Sunday, February 28, 2021

An Afternoon Walk

On a sunny, 55-degree day this past week, I took a fabulously long walk and got back to my neighborhood about 3:30 pm. As I crossed from the main road on to my street, I could see the face of a teenage neighbor in front of her house behind a car, but I could only see the back of the guy she was talking to. 

She looked bigger than I remembered and pretty grown up, compared to the last time I had seen her. She was smiling so much. It made me think about the magic of young love.

As I inched a bit closer but was still a distance away, I saw she was standing on a skateboard, which explained her being taller than I’d have expected. She didn’t take her eyes off the guy, who appeared to be instructing her on skateboarding techniques.

Right away I started to project my own worries on to her parents. The mother in me started to empathize with her poor parents for having to deal with this new hobby of hers. I started to sweat just thinking about all the safety matters that come into play.

Add to that a persuasive boyfriend encouraging it, and the situation is ripe for battles at home, with her parents concerned that she may want to do all kinds of crazy stunts on her skateboard, hang out with other daredevils (or, worse yet, with her skateboard buddy alone) and so on.

I walked to the other side of the street as I approached them since I wasn’t wearing a mask but wanted to say “hi!” to the teen and of course to check out her boyfriend.  

Let me just say … WOA!!!

That “boyfriend” teaching her how to skateboard was…HER DAD!

I was s h o c k e d!!! I had seen him eons of times but usually with a briefcase in hand. I’d never have guessed that he’s a skateboarder and/or that he’d be encouraging her to learn.

But once I thought it through – that he is sharing with his daughter a hobby he enjoyed – I began to feel differently.

I think fathers and daughters often struggle to find common ground, and a mutual appreciation for a hobby can add a wonderful new dimension to their relationship.

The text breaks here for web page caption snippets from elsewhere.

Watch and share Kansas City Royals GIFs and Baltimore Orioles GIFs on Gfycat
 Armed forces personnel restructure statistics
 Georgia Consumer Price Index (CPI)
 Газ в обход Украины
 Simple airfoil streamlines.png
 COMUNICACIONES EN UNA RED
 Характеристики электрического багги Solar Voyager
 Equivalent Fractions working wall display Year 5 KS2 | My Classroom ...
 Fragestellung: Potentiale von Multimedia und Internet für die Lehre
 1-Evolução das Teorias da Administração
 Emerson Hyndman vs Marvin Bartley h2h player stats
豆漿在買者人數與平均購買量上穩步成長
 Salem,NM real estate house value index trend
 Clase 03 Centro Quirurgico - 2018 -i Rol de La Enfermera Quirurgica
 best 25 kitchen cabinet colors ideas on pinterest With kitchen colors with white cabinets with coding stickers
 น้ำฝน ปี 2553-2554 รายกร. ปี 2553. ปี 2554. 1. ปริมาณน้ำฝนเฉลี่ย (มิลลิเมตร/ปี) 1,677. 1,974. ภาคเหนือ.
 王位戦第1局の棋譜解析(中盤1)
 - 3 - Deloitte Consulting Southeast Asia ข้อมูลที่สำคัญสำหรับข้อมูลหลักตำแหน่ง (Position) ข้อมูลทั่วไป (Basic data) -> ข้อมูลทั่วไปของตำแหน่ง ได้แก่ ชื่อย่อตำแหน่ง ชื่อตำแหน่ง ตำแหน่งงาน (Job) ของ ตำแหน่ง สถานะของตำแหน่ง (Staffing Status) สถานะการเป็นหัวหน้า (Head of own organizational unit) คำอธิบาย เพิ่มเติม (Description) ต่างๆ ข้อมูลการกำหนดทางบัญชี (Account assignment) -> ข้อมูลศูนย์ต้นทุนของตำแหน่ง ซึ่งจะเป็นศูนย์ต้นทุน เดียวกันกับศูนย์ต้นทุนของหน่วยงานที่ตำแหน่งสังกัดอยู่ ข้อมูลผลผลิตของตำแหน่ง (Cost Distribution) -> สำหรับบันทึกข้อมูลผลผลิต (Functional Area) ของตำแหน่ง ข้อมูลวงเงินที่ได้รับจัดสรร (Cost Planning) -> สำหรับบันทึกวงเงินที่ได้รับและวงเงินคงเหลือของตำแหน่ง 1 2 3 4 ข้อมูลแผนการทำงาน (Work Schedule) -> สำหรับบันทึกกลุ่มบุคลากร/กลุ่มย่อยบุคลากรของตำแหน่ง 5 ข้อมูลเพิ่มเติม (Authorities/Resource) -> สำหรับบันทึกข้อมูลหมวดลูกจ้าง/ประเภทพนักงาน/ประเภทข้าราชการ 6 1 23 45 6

By the time I got home – 12 houses down – my thoughts went from “those poor parents” to “that lucky dad…and daughter.”

 

 

 

 

 

3 comments:

  1. What a great story! I do this a lot; start out thinking one thing when I am imagining what’s going on in my own head, only to do an about face when I learn the real facts.

    Isn’t it wonderful how COVID and remote work/no travel has enabled parents to spend more time with their children. I see so much of this in my neighborhood as well wher whole families go out for walks together.

    I only hope when things finally get back to normal, whatever our new normal will be, that parents realize the gift they have been given this past year and do their best to continue working on keeping the family connection there.